Learn advanced MySQL queries to calculate medians on different occasions

Image by geralt in Pixabay

Calculating the median of an array of data is pretty straightforward in any programming language, even in Excel, where a built-in or third-party median function can be used directly. However, in MySQL, the median function is not natively supported. To get the median, we need to write some smart queries with subqueries.
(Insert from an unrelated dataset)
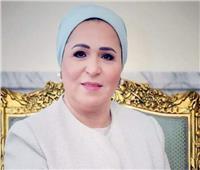 أسرة رجاء الجداوي تشكر السيدة انتصار السيسي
In this post, we will demystify the queries to calculate medians in MySQL. Especially, we will demonstrate how to calculate the medians of a field with grouping. If a column has multiple categories whose medians should be calculated separately, it becomes cumbersome to calculate the media for each category one by one. With this post, you will be able to calculate the medians of all the categories with a single query. Besides, you will also learn how to calculate the medians of multiple columns at the same time.

Preparations

To get started, we need to have a MySQL server, create a database and table, and insert some dummy data to play with. We will use Docker to start a MySQL 8 server locally:

# Create a volume to persist the data.
$ docker volume create mysql8-data

# Create the container for MySQL.
$ docker run --name mysql8 -d -e MYSQL_ROOT_PASSWORD=root -p 13306:3306 -v mysql8-data:/var/lib/mysql mysql:8

# Connect to the local MySQL server in Docker.
$ docker exec -it mysql8 mysql -u root -proot

mysql> SELECT VERSION();
+-----------+
| VERSION() |
+-----------+
| 8.0.31 |
+-----------+
1 row in set (0.00 sec)

To write complex SQL queries, it’s recommended to use an IDE rather than the console. The benefits of an IDE are code completion, code formatting, syntax highlighting, etc. We will use DBeaver in this post, which is a universal database administration tool that can be used to manage all kinds of relational and NoSQL databases. However, any IDE will work. You can even copy the queries demonstrated in this post and run them in the MySQL console directly.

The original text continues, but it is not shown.